Angry residents in Charlotte didn’t get that memo. After yet another disputed police shooting, hundreds in that city took to the streets, injuring a dozen police officers and shutting down a major interstate.
Jordan was speaking in the aftermath of an unarmed black man being shot dead by police in Tulsa four days before the unrest in Charlotte, where police and the victim’s family dispute what happened and why.
In Tulsa, where Jordan released multiple videos of the fatal encounter, a black man was shown walking slowly, his hands held high, back to his SUV, which had apparently stalled in the middle of a road. Several officers followed, and soon after reaching his vehicle, Terence Crutcher was on the ground bleeding, with no immediate medical assistance.
Jordan declined to say why a man needing help with a stalled vehicle became a suspect. Why were police commands given to a motorist in need? No matter what turned a black man needing help into a “a bad dude,” as one of the officers described him, it’s difficult to claim he deserved to be executed on the side of the road.
Yet we know that’s precisely what many Americans will somehow claim. Some have already begun doing so.
That, more than any other reason, is why I’ve been quietly cheering on San Francisco quarterback Colin Kaepernick. Because as long as the public is more irate about a man deciding not to stand during the singing of the national anthem than men and women being unnecessarily killed by police, the more men and women will become hashtags. And the more hashtags, the more protests.
The man in Tulsa was trending on Twitter as #TerenceCrutcher even as much of the nation was fixated on the capture of a suspected terrorist who failed to cause panic among New Yorkers, who don’t scare easily. Eventually #TerenceCrutcher made way for #KeithLamontScott of Charlotte, each of whom followed the likes of #TamirRice and #SandraBland and #EricGarner and #WalterScott.
Kaepernick started sitting, then kneeling, during the national anthem at games because he grew tired of seeing so many humans become hashtags.
And for that peaceful protest, police officers from San Francisco to Miami have threatened to withhold some of the protection they’ve traditionally provided football players.
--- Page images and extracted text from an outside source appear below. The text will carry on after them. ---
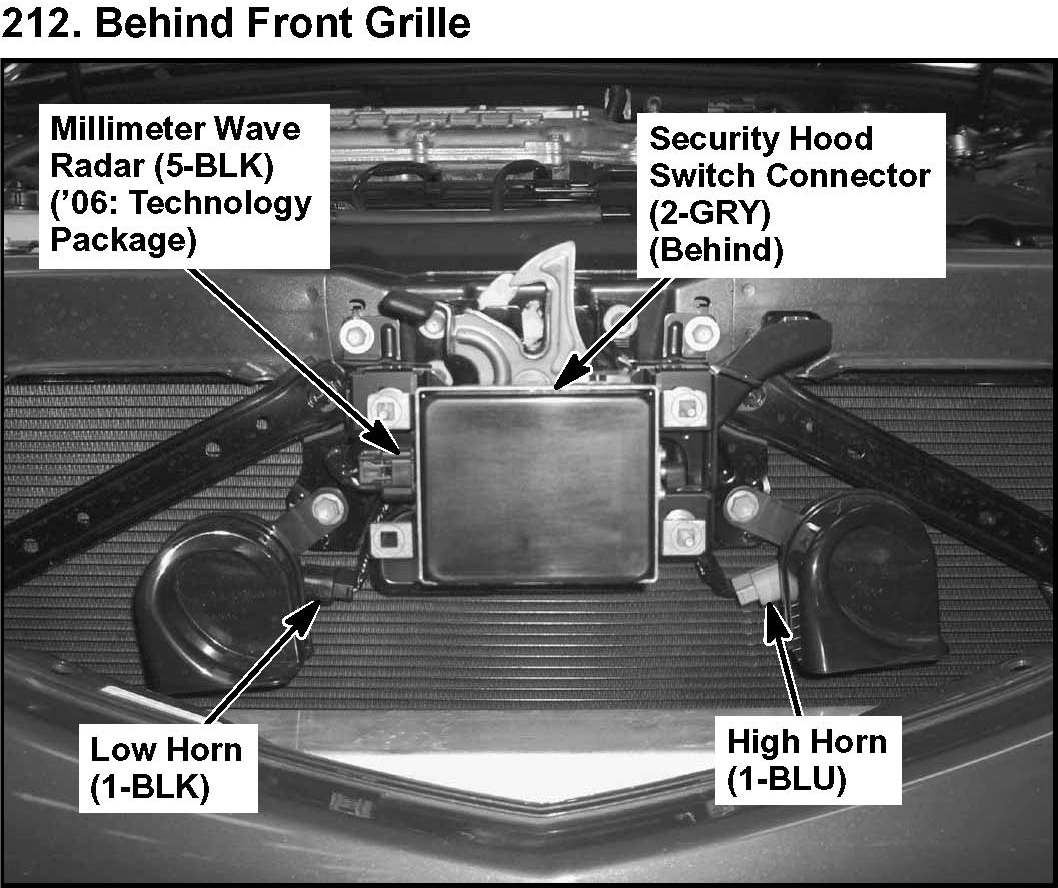 212. Behind Front Grille

Millimeter Wave Radar (5-BLK) ('06: Technology Package)

Security Hood Switch Connector (2-GRY) (Behind)

Low Horn (1-BLK)

High Horn (1-BLU)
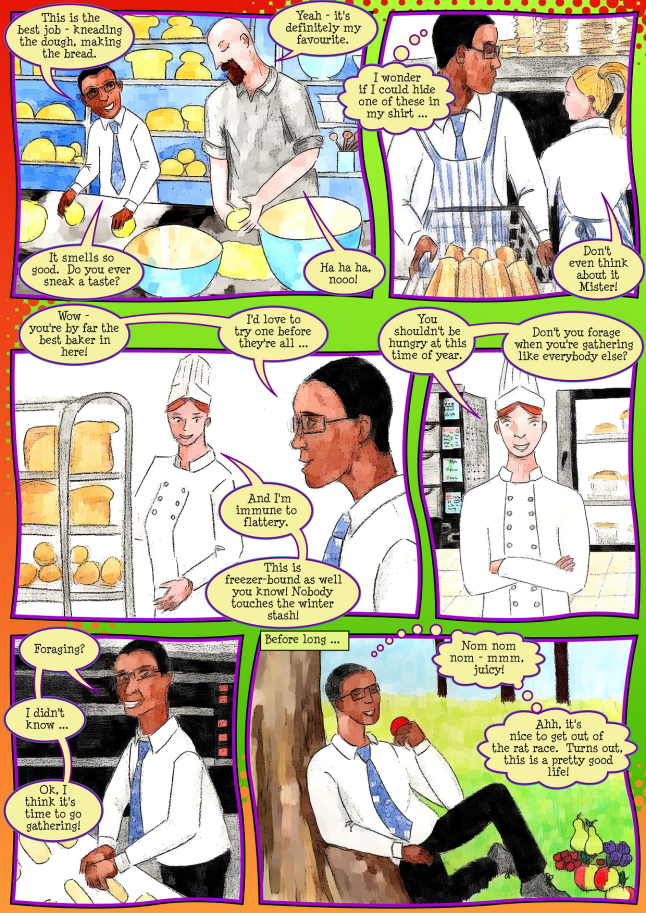 This is the best job - kneading the dough, making the bread.

Yeah - it's definitely my favourite.

It smells so good. Do you ever sneak a taste?

Ha ha ha, nooo!

I wonder if I could hide one of these in my shirt ...

Don't even think about it Mister!

Wow - you're by far the best baker in here!

I'd love to try one before they're all ...

And I'm immune to flattery.

This is freezer-bound as well you know! Nobody touches the winter stash!

You shouldn't be hungry at this time of year.

Don't you forage when you're gathering like everybody else?

Foraging?

I didn't know ...

Ok, I think it's time to go gathering!

Before long ...

Nom nom nom - mmm, juicy!

Ahh, it's nice to get out of the rat race. Turns out, this is a pretty good life!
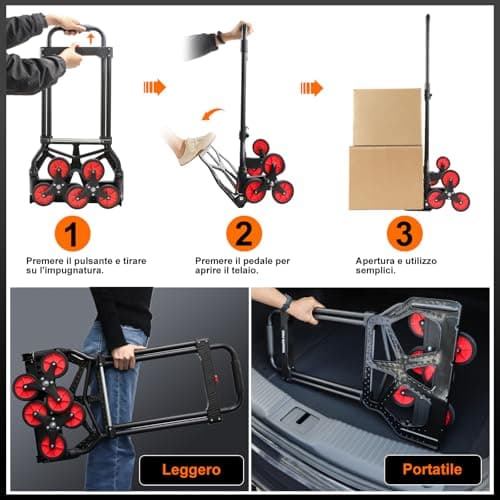 1

Premere il pulsante e tirare su l'impugnatura.

2

Premere il pedale per aprire il telaio.

3

Apertura e utilizzo semplici.

Leggero

Portatile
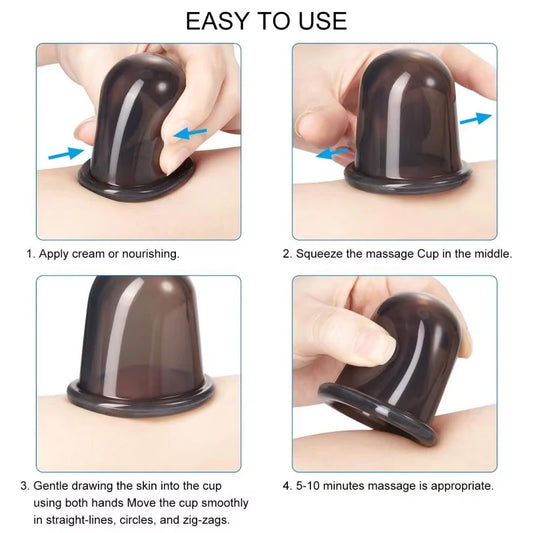 EASY TO USE

1. Apply cream or nourishing.

2. Squeeze the massage Cup in the middle.

3. Gentle drawing the skin into the cup using both hands Move the cup smoothly in straight-lines, circles, and zig-zags.

4. 5-10 minutes massage is appropriate.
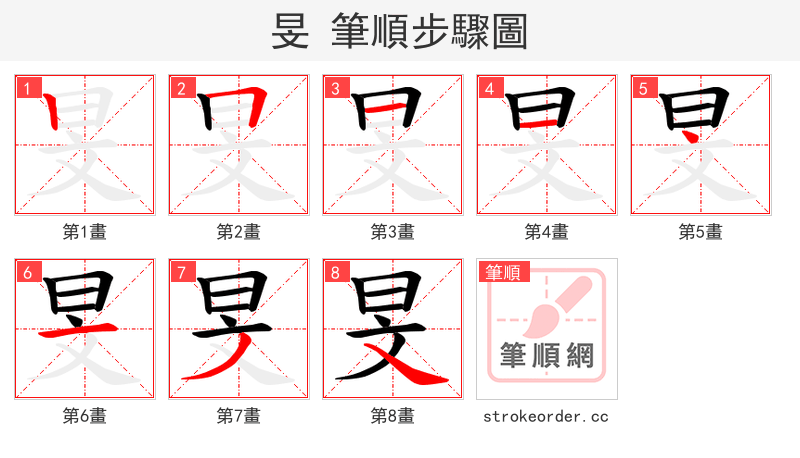 旻 筆順步驟圖

1
第1畫

2
第2畫

3
第3畫

4
第4畫

5
第5畫

6
第6畫

7
第7畫

8
第8畫

筆順
筆順網
strokeorder.cc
Maybe that’s one reason the Fraternal Order of Police recently endorsed Donald Trump, despite his history of bigotry and birtherism. (Hillary Clinton’s persistent calls for policing reform, meanwhile, have been criticized by police unions.)
Meanwhile, a player who joined Kaepernick’s peaceful protest reportedly lost endorsements; a pastor at a high school game allegedly said anyone who didn’t stand during the anthem should be shot (although he has since said he was misquoted); and some school districts have announced plans to punish students.
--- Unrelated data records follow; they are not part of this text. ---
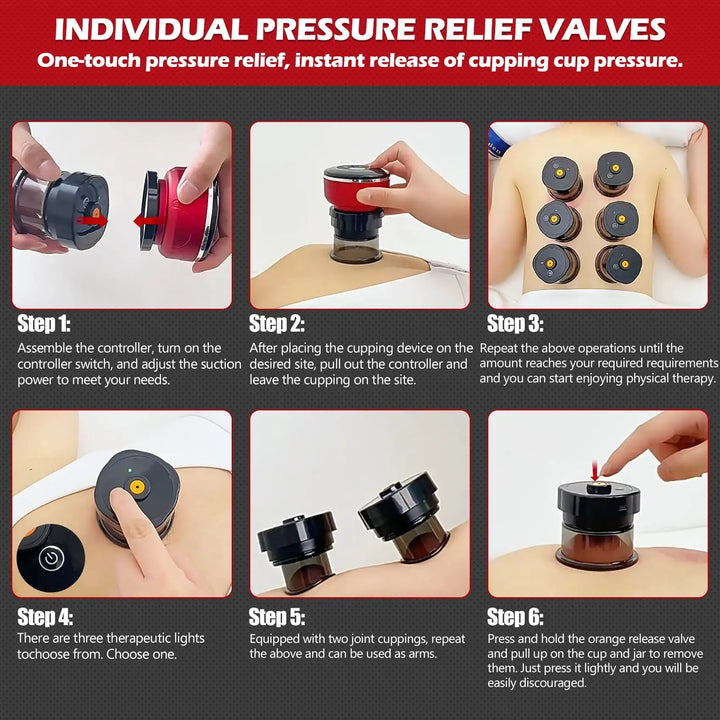 INDIVIDUAL PRESSURE RELIEF VALVES
One-touch pressure relief, instant release of cupping cup pressure.

Step 1:
Assemble the controller, turn on the controller switch, and adjust the suction power to meet your needs.

Step 2:
After placing the cupping device on the desired site, pull out the controller and leave the cupping on the site.

Step 3:
Repeat the above operations until the amount reaches your required requirements and you can start enjoying physical therapy.

Step 4:
There are three therapeutic lights tochoose from. Choose one.

Step 5:
Equipped with two joint cuppings, repeat the above and can be used as arms.

Step 6:
Press and hold the orange release valve and pull up on the cup and jar to remove them. Just press it lightly and you will be easily discouraged.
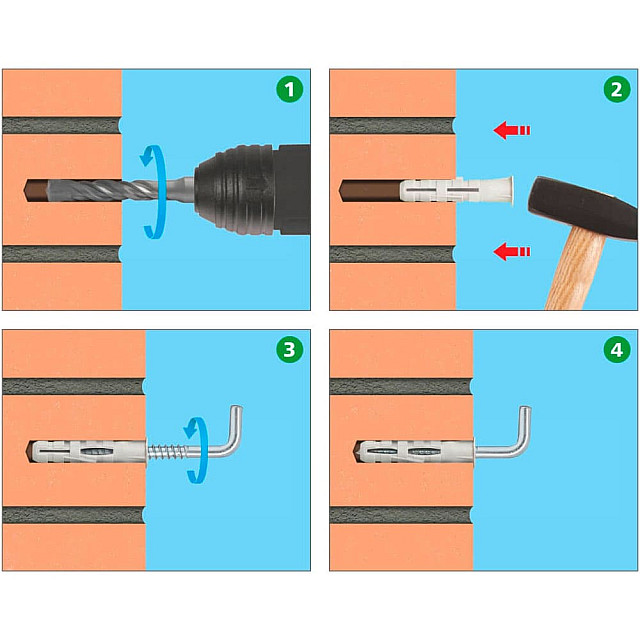 1

2

3

4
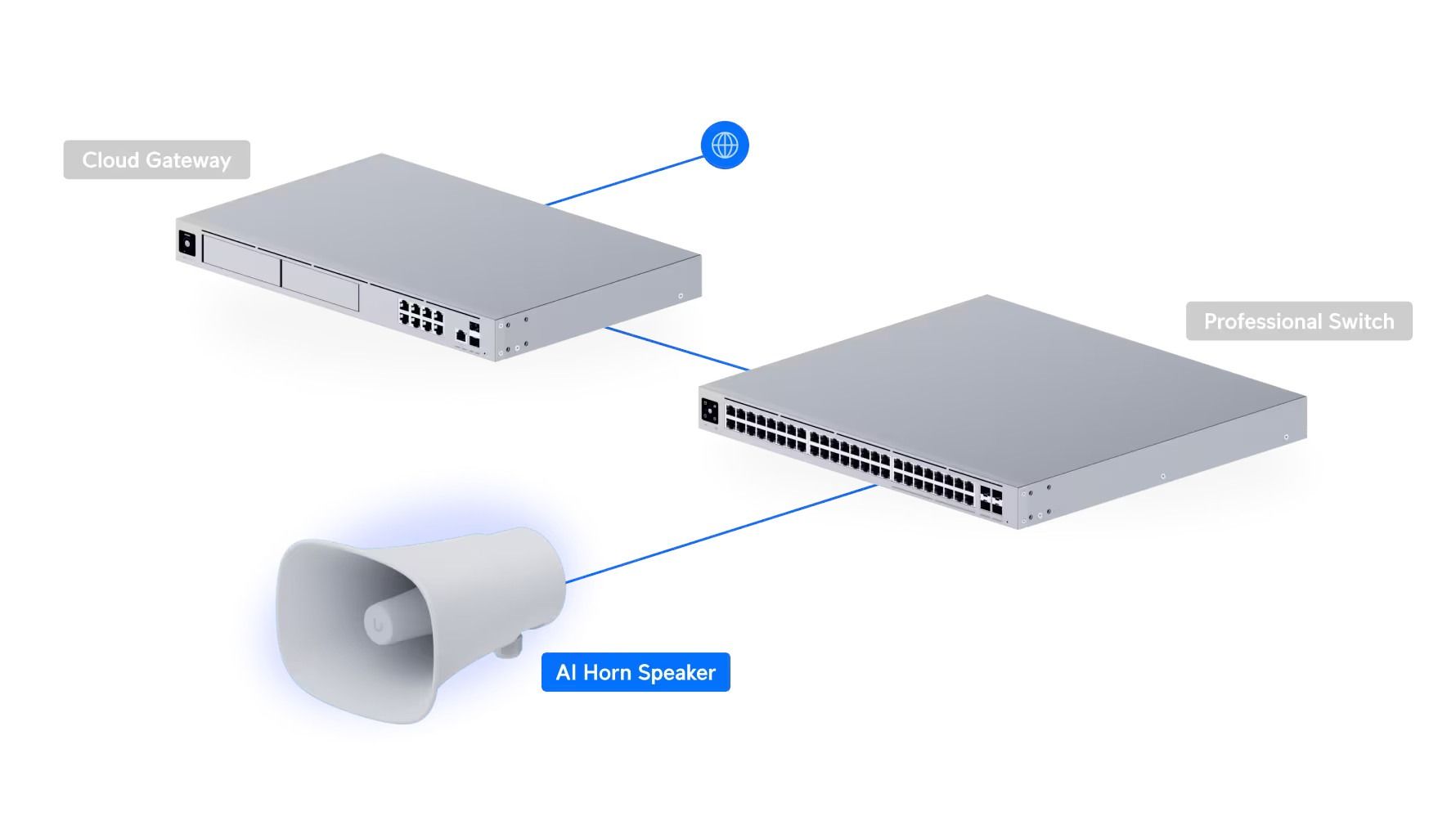 Cloud Gateway

Professional Switch

AI Horn Speaker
Kaepernick has received death threats. He was also criticized for supposedly dishonoring the flag by the likes of popular former player Jerry Rice. Rice has since backtracked, saying he supports Kaepernick, but I don’t remember him expressing as much outrage about San Francisco police officers calling minorities “cockroaches” and “barbarians” and “a pack of wild animals on the loose.”
My love for the stars and stripes runs deep, in part because I’ve been living in a state that flew the star and bars for more than a half century. The American flag was never more beautiful than July 4, 2015, a few weeks after a Charleston church was shot up. The contrast between the two flags was never more stark.
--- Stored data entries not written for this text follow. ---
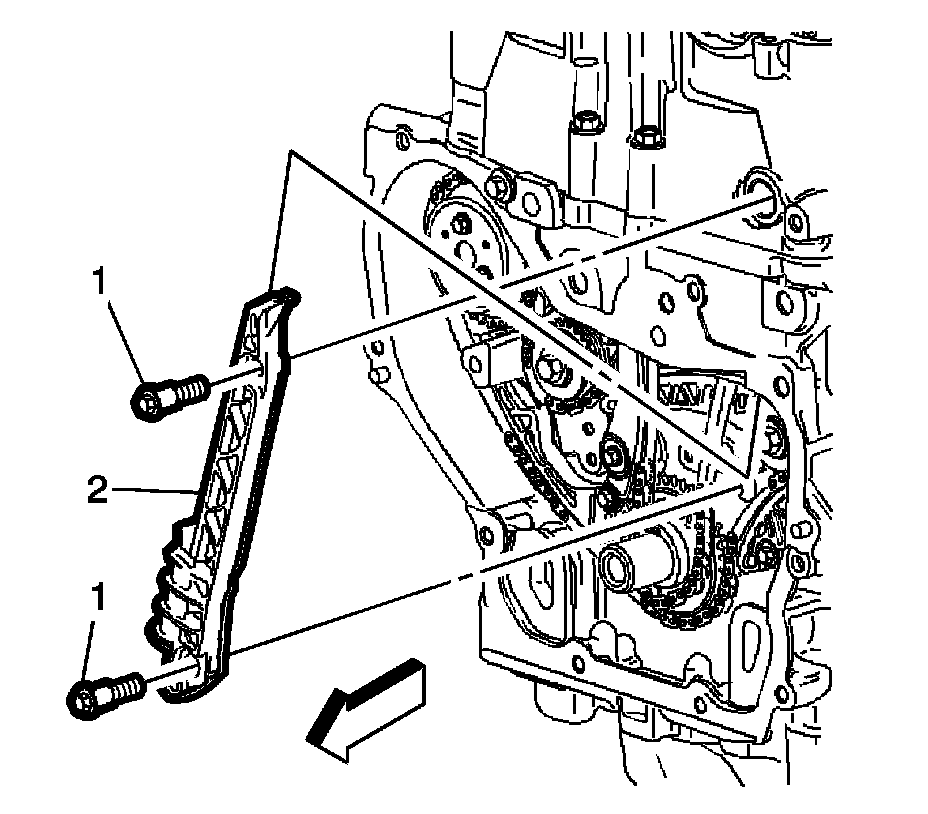 1
2
1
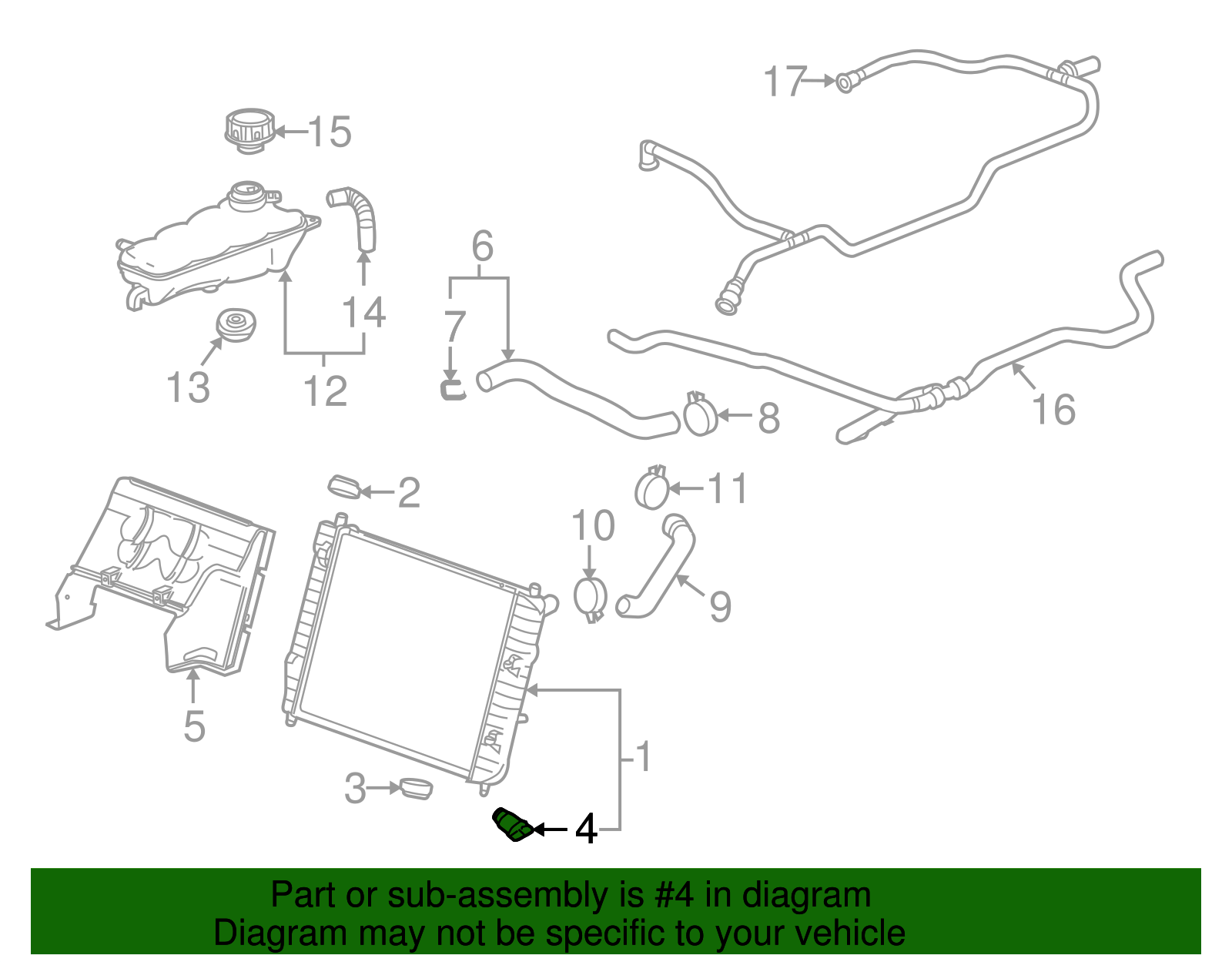 17
15
6
14
7
13
12
8
16
2
11
10
9
5
1
3
4

Part or sub-assembly is #4 in diagram
Diagram may not be specific to your vehicle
That’s why I won’t take a backseat to anyone on love of this country — and that’s why I know I must support Kaepernick. Because his peaceful protest isn’t disrespecting the flag; it’s honoring it. What’s dishonoring it is the insistence that a peaceful protest to try to create a more just world is the problem. His act is fully in line with Martin Luther King Jr.’s actions, not in opposition to them, as some have argued.
What Kaepernick seems to understand is that major changes don’t happen without a major outcry from the public, and that can’t happen without a commitment to keeping injustice in the headlines, no matter how many people are made uncomfortable.
South Carolina didn’t take down its Confederate flag for more than 50 years, until public unrest made it untenable to keep it flying. And that was only after nine black people were massacred in a church. How many more have to be sacrificed on the side of the road — how many more human hashtags have to trend — before we get serious about revamping how we are policed?
Others around the country, frustrated with the issues Kaepernick has been highlighting, have been watching the overwrought response to his protest in horror. I don’t know if that’s the reason protesters in Charlotte decided to take to the streets. I get the feeling, though, that Charlotte residents would have liked it better if they had woken up this morning to images of hundreds of protesters humbly on their knees rather than hurling rocks and bottles and starting fires in their city.
But when you hate a man for peacefully protesting, what options do you leave for others wanting to end injustice, too?